Etymology and beliefs
There are many creation myths around the world which explain the origin of the Milky Way and give it its name. The English phrase is a translation from Greek Γαλαξίας, Galaxias, which is derived from the word for milk (γάλα, gala). This is also the origin of the word galaxy. Indians call it the Akashganga or a celestial form of the holy river, Ganga.[citation needed] In Greek myth, the Milky Way was caused by milk spilt by Hera when suckling Heracles.
The term Milky Way first appeared in English literature in a poem by Chaucer.
"See yonder, lo, the Galaxyë
Which men clepeth the Milky Wey,
For hit is whyt."—Geoffrey Chaucer, Geoffrey Chaucer The House of Fame, c. 1380.[47]
In a large area from Central Asia to Africa, the name for the Milky Way is related to the word for straw. It has been claimed that this was spread by Arabs who in turn borrowed the word from Armenian.[48] In several Uralic, Turkic languages, Fenno-Ugric languages and in the Baltic languages the Milky Way is called the "Birds' Path". The Chinese name "Silver River" (銀河) is used throughout East Asia, including Korea and Japan. An alternative name for the Milky Way in ancient China, especially in poems, is "Heavenly Han River"(天汉). In Japanese, "Silver River" (銀河 ginga) means galaxies in general and the Milky Way is called the "Silver River System" (銀河系 gingakei) or the "River of Heaven" (天の川 Amanokawa or Amanokawa). In Swedish, it is called Vintergatan, or "Winter Street", because the stars in the belt were used to predict time of the approaching winter.[citation needed]
Discovery
- See also: Galaxy—Observation history
As Aristotle (384-322 BC) informs us in Meteorologica (DK 59 A80), the Greek philosophers Anaxagoras (ca. 500–428 BC) and Democritus (450–370 BC) proposed that the Milky Way might consist of distant stars.
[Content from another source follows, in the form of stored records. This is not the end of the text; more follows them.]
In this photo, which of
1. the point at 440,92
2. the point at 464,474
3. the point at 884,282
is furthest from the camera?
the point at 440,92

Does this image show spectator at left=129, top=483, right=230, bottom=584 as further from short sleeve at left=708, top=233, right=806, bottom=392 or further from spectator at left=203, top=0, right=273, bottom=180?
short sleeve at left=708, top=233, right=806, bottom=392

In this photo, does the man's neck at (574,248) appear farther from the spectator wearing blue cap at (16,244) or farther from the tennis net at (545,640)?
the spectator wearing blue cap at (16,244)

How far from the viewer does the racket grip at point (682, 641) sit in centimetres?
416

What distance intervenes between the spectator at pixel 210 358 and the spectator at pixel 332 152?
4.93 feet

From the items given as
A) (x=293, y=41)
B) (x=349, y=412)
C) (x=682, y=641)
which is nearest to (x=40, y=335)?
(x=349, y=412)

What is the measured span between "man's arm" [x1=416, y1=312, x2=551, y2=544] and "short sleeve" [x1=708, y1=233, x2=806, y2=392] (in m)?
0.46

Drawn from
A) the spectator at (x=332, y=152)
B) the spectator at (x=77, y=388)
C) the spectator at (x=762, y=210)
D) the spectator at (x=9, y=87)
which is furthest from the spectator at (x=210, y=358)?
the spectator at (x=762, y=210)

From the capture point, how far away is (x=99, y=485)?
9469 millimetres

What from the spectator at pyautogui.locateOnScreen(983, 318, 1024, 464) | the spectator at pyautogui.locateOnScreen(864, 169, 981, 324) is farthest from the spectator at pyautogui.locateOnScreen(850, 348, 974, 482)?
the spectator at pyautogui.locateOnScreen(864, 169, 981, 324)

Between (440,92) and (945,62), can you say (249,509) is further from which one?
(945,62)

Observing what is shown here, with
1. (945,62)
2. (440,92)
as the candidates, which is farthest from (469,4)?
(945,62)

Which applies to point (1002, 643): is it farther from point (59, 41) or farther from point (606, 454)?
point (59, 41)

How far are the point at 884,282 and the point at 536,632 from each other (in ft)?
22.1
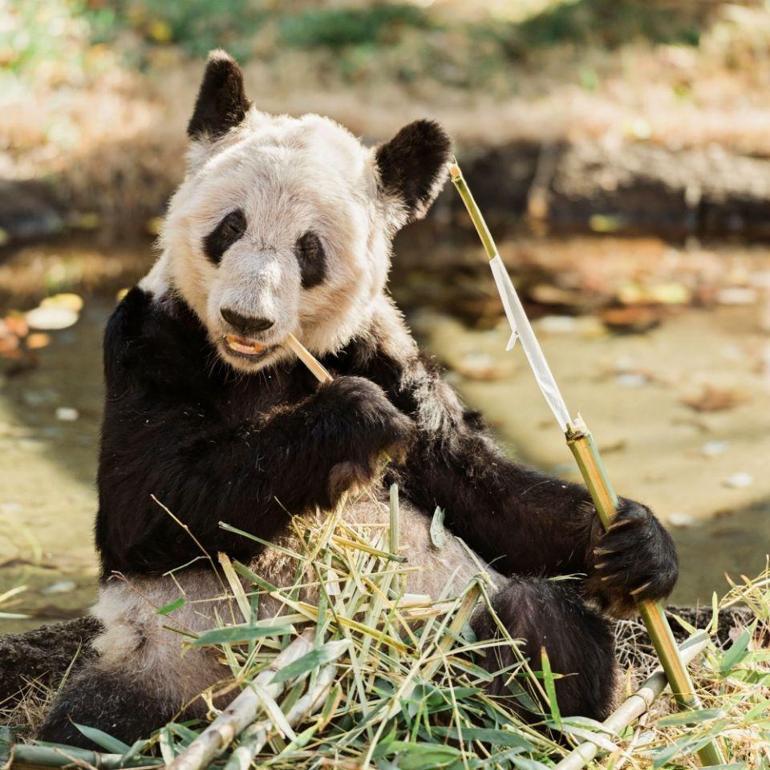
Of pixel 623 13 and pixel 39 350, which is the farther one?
pixel 623 13

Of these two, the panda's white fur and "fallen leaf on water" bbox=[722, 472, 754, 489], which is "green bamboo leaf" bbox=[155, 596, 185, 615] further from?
"fallen leaf on water" bbox=[722, 472, 754, 489]

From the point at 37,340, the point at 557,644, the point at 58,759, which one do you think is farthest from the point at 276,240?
the point at 37,340

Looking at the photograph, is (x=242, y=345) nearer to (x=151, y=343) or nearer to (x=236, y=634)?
(x=151, y=343)

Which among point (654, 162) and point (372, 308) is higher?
point (372, 308)

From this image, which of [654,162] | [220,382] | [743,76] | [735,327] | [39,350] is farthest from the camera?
[743,76]

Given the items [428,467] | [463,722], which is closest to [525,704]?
[463,722]

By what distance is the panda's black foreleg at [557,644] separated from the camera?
3.43 meters

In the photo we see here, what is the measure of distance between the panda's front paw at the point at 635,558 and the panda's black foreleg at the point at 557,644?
0.53ft

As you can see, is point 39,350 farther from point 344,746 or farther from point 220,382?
point 344,746

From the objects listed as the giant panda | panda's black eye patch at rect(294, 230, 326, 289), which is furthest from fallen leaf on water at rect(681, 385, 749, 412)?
panda's black eye patch at rect(294, 230, 326, 289)

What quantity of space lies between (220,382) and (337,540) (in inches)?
24.0

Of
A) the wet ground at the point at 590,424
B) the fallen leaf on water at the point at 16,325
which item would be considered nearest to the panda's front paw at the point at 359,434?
the wet ground at the point at 590,424

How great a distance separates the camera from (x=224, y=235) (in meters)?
3.48

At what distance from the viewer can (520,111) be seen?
37.4 ft
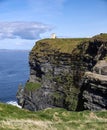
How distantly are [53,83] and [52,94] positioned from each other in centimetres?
601

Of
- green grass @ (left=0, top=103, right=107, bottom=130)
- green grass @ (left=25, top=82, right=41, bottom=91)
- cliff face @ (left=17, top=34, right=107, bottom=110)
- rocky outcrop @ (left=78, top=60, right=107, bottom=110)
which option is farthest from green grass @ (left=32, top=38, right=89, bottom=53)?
green grass @ (left=0, top=103, right=107, bottom=130)

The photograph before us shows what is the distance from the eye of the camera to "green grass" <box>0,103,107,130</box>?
26.7 meters

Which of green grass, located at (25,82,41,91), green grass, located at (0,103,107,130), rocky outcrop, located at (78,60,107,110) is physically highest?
green grass, located at (0,103,107,130)

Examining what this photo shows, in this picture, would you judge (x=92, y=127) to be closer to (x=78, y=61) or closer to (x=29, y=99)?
(x=78, y=61)

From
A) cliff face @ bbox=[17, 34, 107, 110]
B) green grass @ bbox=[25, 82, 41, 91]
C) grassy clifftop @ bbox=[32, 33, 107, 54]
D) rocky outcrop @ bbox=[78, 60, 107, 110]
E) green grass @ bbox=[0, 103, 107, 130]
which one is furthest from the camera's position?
grassy clifftop @ bbox=[32, 33, 107, 54]

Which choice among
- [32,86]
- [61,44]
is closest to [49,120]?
[32,86]

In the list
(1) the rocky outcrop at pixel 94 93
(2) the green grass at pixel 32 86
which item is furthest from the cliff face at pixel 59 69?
(1) the rocky outcrop at pixel 94 93

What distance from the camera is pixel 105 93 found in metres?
74.9

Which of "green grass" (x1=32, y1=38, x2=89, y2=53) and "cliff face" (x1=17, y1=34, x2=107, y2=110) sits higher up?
"green grass" (x1=32, y1=38, x2=89, y2=53)

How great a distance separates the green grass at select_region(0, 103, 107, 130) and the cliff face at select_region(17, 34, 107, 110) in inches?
3444

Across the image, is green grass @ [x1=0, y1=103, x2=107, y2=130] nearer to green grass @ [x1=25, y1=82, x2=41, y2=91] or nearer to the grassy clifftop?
the grassy clifftop

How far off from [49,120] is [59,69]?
5032 inches

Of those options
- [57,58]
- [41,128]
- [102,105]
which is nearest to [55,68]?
[57,58]

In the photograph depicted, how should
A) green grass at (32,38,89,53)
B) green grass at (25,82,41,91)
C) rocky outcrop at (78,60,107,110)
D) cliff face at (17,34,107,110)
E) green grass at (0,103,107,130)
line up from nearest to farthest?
green grass at (0,103,107,130)
rocky outcrop at (78,60,107,110)
cliff face at (17,34,107,110)
green grass at (25,82,41,91)
green grass at (32,38,89,53)
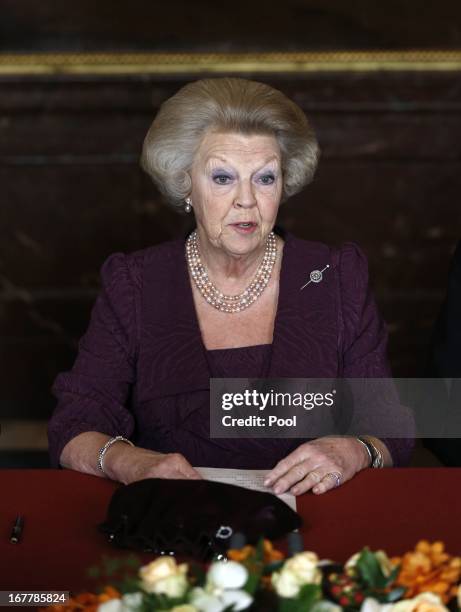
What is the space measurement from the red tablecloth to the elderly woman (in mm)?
312

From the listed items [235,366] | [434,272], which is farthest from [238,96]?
→ [434,272]

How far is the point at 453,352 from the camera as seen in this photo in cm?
281

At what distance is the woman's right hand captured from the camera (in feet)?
7.10

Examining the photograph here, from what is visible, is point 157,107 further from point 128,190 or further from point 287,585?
point 287,585

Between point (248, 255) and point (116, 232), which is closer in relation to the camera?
point (248, 255)

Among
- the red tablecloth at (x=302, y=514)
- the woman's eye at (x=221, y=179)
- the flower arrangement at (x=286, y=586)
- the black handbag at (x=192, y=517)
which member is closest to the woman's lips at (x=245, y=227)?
the woman's eye at (x=221, y=179)

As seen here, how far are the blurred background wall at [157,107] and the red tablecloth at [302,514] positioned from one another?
117 inches

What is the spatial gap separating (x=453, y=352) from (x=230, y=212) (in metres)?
0.67

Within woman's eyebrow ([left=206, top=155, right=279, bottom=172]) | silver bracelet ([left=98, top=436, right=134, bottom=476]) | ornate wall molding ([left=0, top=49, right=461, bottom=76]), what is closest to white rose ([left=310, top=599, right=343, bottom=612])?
silver bracelet ([left=98, top=436, right=134, bottom=476])

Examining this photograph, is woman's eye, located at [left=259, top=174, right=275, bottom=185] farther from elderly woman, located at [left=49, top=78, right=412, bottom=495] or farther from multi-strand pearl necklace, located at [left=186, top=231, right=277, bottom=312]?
multi-strand pearl necklace, located at [left=186, top=231, right=277, bottom=312]

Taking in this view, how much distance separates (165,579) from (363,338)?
5.32ft

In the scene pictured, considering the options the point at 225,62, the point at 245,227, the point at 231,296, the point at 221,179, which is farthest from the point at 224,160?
the point at 225,62

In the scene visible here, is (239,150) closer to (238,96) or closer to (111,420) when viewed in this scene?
(238,96)

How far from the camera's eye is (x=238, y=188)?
2.66 meters
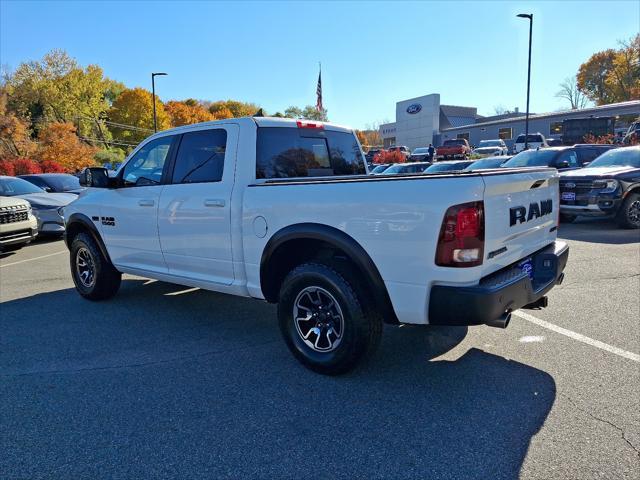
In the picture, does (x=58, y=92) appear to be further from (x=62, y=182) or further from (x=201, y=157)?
(x=201, y=157)

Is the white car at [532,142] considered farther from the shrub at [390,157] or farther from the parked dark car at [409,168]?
the parked dark car at [409,168]

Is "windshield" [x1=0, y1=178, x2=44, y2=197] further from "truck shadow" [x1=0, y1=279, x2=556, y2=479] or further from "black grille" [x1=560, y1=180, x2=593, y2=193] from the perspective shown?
"black grille" [x1=560, y1=180, x2=593, y2=193]

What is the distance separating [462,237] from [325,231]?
0.98 metres

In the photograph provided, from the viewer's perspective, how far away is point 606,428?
2.81 m

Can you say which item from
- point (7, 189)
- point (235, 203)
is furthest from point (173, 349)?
point (7, 189)

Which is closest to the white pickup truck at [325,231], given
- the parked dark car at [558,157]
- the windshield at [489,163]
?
the parked dark car at [558,157]

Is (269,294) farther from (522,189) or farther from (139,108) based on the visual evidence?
(139,108)

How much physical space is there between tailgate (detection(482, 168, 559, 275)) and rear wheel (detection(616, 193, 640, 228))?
276 inches

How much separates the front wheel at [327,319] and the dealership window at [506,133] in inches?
2137

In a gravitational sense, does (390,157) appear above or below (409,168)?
above

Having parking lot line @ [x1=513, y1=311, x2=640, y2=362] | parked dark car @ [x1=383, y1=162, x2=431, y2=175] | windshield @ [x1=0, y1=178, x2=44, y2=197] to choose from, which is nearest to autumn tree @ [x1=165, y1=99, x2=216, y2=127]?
parked dark car @ [x1=383, y1=162, x2=431, y2=175]

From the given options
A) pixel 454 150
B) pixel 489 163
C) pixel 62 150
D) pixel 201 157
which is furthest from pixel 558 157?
pixel 62 150

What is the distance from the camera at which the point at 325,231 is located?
340 centimetres

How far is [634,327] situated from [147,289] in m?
5.66
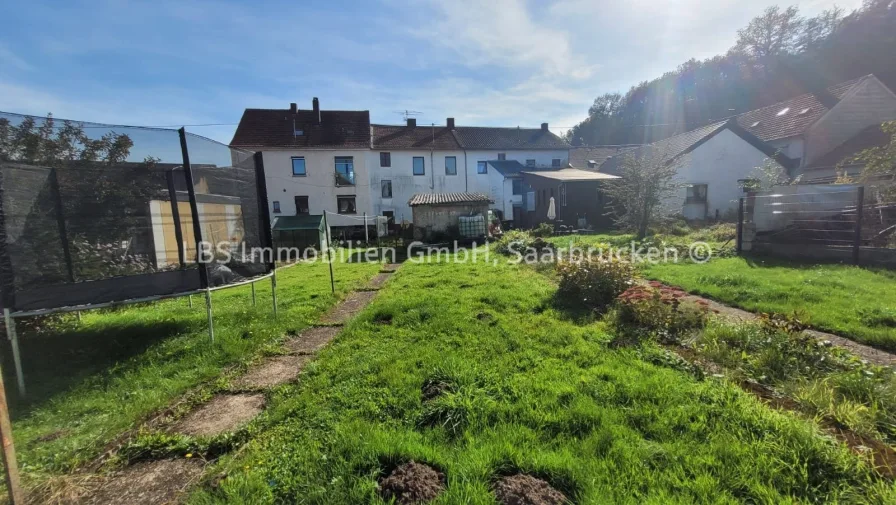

However, Aristotle himself believed the Milky Way to be caused by "the ignition of the fiery exhalation of some stars which were large, numerous and close together" and that the "ignition takes place in the upper part of the atmosphere, in the region of the world which is continuous with the heavenly motions."[49] The Arabian astronomer, Alhazen (965-1037 AD), refuted this by making the first attempt at observing and measuring the Milky Way's parallax,[50] and he thus "determined that because the Milky Way had no parallax, it was very remote from the earth and did not belong to the atmosphere."[51]
The Persian astronomer, Abū Rayhān al-Bīrūnī (973-1048), proposed the Milky Way galaxy to be a collection of countless nebulous stars.[52] Avempace (d. 1138) proposed the Milky Way to be made up of many stars but appears to be a continuous image due to the effect of refraction in the Earth's atmosphere.[49] Ibn Qayyim Al-Jawziyya (1292-1350) proposed the Milky Way galaxy to be "a myriad of tiny stars packed together in the sphere of the fixed stars" and that that these stars are larger than planets.[53]
Actual proof of the Milky Way consisting of many stars came in 1610 when Galileo Galilei used a telescope to study the Milky Way and discovered that it was composed of a huge number of faint stars.[54] In a treatise in 1755, Immanuel Kant, drawing on earlier work by Thomas Wright, speculated (correctly) that the Milky Way might be a rotating body of a huge number of stars, held together by gravitational forces akin to the Solar System but on much larger scales. The resulting disk of stars would be seen as a band on the sky from our perspective inside the disk. Kant also conjectured that some of the nebulae visible in the night sky might be separate "galaxies" themselves, similar to our own.[55]
The first attempt to describe the shape of the Milky Way and the position of the Sun within it was carried out by William Herschel in 1785 by carefully counting the number of stars in different regions of the sky. He produced a diagram of the shape of the Galaxy with the Solar System close to the center.
In 1845, Lord Rosse constructed a new telescope and was able to distinguish between elliptical and spiral-shaped nebulae. He also managed to make out individual point sources in some of these nebulae, lending credence to Kant's earlier conjecture.[56]
In 1917, Heber Curtis had observed the nova S Andromedae within the "Great Andromeda Nebula" (Messier object M31). Searching the photographic record, he found 11 more novae. Curtis noticed that these novae were, on average, 10 magnitudes fainter than those that occurred within our galaxy. As a result he was able to come up with a distance estimate of 150,000 parsecs. He became a proponent of the "island universes" hypothesis, which held that the spiral nebulae were actually independent galaxies.[57] In 1920 the Great Debate took place between Harlow Shapley and Heber Curtis, concerning the nature of the Milky Way, spiral nebulae, and the dimensions of the universe. To support his claim that the Great Andromeda Nebula was an external galaxy, Curtis noted the appearance of dark lanes resembling the dust clouds in the Milky Way, as well as the significant Doppler shift.[58]
The matter was conclusively settled by Edwin Hubble in the early 1920s using a new telescope. He was able to resolve the outer parts of some spiral nebulae as collections of individual stars and identified some Cepheid variables, thus allowing him to estimate the distance to the nebulae: they were far too distant to be part of the Milky Way.[59] In 1936 Hubble produced a classification system for galaxies that is used to this day, the Hubble sequence.